3 The Algebraic Framework
A Unified Theory of Performance Optimization
Every performance optimization exploits a mathematical property. Understanding these properties transforms optimization from art to science.
This chapter establishes the framework that unifies the entire book.
This chapter provides the vocabulary for optimization: the six properties that enable performance transformations.
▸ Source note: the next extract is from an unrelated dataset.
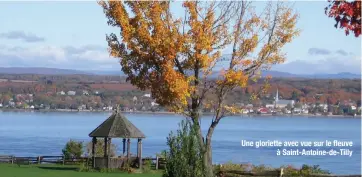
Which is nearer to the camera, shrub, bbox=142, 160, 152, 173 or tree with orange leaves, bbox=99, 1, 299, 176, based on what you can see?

The previous chapter provided the mental model: thinking in arrays exposes structure that loops hide. Together, they form a complete foundation—you need the mental model to see structure, and the vocabulary to name and exploit it.
3.1 The Central Claim
This book makes a bold claim:
Every significant performance optimization can be traced to a mathematical property of the computation.
Not “some optimizations.” Not “many optimizations.” Every significant one.
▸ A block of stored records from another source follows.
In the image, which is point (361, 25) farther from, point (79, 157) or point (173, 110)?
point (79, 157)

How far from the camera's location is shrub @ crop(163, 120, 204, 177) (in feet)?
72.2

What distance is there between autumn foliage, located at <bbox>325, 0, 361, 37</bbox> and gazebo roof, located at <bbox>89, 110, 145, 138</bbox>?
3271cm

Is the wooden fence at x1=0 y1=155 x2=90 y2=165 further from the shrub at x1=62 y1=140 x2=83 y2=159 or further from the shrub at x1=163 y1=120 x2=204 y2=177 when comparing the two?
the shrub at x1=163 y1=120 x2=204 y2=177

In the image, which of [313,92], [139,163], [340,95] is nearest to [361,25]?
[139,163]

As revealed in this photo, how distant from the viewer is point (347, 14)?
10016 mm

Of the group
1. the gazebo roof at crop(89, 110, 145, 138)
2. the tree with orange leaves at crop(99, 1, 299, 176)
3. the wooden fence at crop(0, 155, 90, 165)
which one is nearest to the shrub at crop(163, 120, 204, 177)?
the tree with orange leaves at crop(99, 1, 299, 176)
This isn’t mysticism—it’s recognition that algorithms operate on mathematical structures, and those structures have properties that either enable or preclude certain transformations.
3.2 The Optimization Equation
Performance optimization solves a fundamental equation:
\[\text{Same Result} + \text{Fewer Resources} = \text{Optimization}\]
The challenge: How do we know a transformation preserves the result?
Answer: Mathematical properties guarantee it.
When we know a computation has a particular property, we know certain transformations are legal—they preserve correctness by mathematical necessity, not by accident.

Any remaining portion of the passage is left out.